Mar 10, 2014 10:33:35 GMT -5
Post by Flying Horse on Mar 10, 2014 10:33:35 GMT -5
R.I.P. William Clay Ford, Sr.,the last surviving grandson of the automaker's founder Henry Ford, former executive of the Ford Motor Co. and longtime owner of the Detroit Lions (NFL), died at age 88 of pneumonia at his home in the Detroit suburb Grosse Pointe Shores. He is survived by his son William Clay Ford Jr., the automaker's current executive chairman of which Ford Sr. was the director emeritus. His survivors include his wife of 66 years, Martha Firestone Ford, granddaughter of Harvey Firestone, the founder of the Firestone tire company and a good friend of the first Henry Ford.

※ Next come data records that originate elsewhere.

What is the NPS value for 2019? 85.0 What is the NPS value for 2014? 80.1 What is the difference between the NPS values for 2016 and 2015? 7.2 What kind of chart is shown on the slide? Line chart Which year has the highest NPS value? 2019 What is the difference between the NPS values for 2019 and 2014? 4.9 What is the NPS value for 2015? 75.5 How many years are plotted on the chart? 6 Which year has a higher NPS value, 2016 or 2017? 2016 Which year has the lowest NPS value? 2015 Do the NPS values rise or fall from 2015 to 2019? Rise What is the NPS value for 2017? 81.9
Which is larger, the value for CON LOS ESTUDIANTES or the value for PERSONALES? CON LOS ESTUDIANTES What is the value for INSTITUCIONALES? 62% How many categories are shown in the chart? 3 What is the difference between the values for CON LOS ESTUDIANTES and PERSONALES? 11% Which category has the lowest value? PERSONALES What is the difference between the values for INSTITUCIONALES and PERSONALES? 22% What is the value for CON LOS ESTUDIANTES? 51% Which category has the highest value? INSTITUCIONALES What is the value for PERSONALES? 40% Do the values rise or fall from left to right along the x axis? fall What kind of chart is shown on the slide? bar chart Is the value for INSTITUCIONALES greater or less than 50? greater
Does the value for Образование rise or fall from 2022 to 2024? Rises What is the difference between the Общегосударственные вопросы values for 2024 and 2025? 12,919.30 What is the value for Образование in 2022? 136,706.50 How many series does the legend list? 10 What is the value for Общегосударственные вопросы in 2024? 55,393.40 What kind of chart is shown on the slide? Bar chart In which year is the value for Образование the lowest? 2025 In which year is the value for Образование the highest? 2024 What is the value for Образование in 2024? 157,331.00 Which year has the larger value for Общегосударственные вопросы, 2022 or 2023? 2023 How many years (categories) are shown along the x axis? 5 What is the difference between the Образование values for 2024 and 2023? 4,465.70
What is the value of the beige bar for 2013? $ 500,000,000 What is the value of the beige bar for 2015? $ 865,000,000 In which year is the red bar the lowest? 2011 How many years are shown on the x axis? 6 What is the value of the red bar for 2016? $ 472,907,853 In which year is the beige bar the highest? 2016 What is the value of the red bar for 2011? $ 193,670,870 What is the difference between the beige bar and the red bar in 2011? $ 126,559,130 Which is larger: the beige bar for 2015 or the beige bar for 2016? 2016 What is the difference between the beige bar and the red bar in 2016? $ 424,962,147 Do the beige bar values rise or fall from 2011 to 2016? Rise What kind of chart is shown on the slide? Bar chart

In addition to his wife and William Jr., Ford is survived by his daughters Martha Ford Morse, Sheila Ford Hamp and Elizabeth Ford Kontulis; 14 grandchildren; and two great-grandchildren.
He joined the automaker's sales and advertising staff after graduating from Yale in 1949 and was named a company vice president in 1953. Ford's notable executive positions included vice president of product design, head of the former Continental Division and member of the Office of the Chief Executive. His board positions included vice chairman, chairman of the Executive Committee and chairman of the Finance Committee. He was a Ford director from 1948 until his retirement in 2005 - more than half the automaker's 110-year history. Forbes magazine has estimated his fortune at $1.35 billion. Ford bought the Lions in 1963 for a reported $4.5 million (now valued at $900 million) and was the team's chairman until his death. In recent years, the club has been managed by his son Bill Jr. The Lions never won a National Football League championship under his ownership; its last NFL crown came in 1957.
R.I.P. William Clay Ford, Sr., longtime executive of the Ford Motor Co. founded by his grandfather and owner of the NFL's Detroit Lions.